** TEXT FOR ANALYSIS follows **

# What to do!



## Lutine (Jan 12, 2016)

Maybe I'm crazy, but I'm already thinking about getting Ponta a friend 🙇 I'm just worried that he's lonely while the SO and I are at work/school. Our cats kind of stare at him but stay out of his way (he's too hyper for them). I asked the man of the house what he thought and he said he would love another one with no hesitation... But what do you guys think? Is it too soon? He's only been home for a month and I'm already hankering after another one 😰

There is a pup from the breeder's mom (she breeds chis as well) that we fell in love with, and she should be ready to come home in about 6 weeks or so. So that'll have been 2.5 months with Ponta as the only child (he'll be 8 months old then). 

Am I being ridiculous or do you think they will be fine? I guess what I'm asking is how long should we wait until getting another one so that both of them are able to get settled in nicely? 

Thanks!


----------



## susan davis (Mar 25, 2011)

Hey if you want one and hubby is willing, GO FOR IT! Ponta will love her.


----------



## Chiluv04 (Dec 19, 2013)

** End of TEXT FOR ANALYSIS **
** SUPPLIED MATERIAL follows **

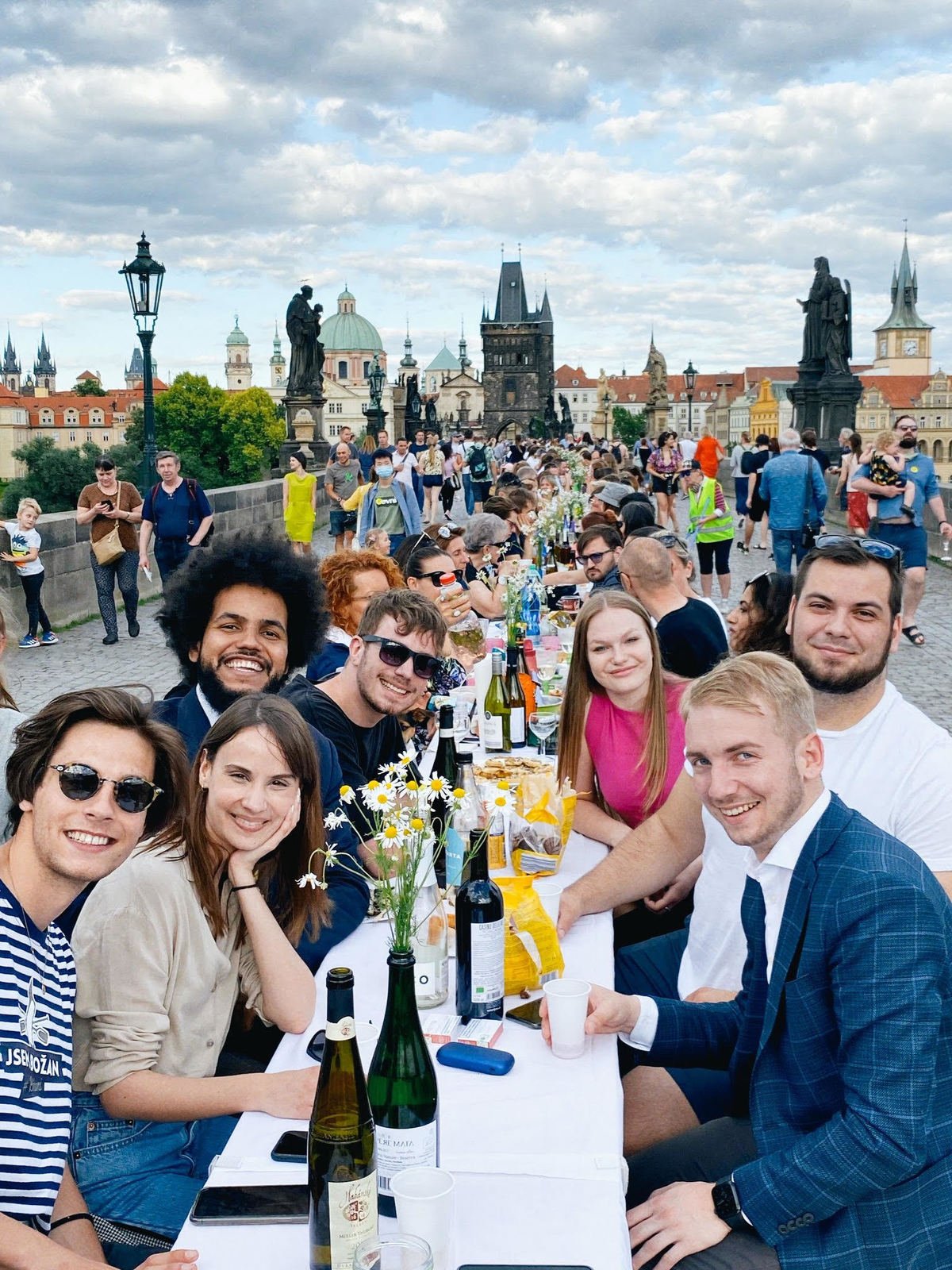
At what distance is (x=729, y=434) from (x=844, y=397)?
392 ft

** End of SUPPLIED MATERIAL **

### WORK INSTRUCTION 1
From the thread about getting Ponta a friend, reproduce the passage from "There is a pup" to "months old then).".
### WORK INSTRUCTION 2
In the thread about getting Ponta a friend, why is Lutine thinking about getting Ponta a companion? Answer in one to three sentences.

### TASK OUTPUT 1
There is a pup from the breeder's mom (she breeds chis as well) that we fell in love with, and she should be ready to come home in about 6 weeks or so. So that'll have been 2.5 months with Ponta as the only child (he'll be 8 months old then).

### TASK OUTPUT 2
Lutine is worried that Ponta is lonely while Lutine and the SO are at work or school.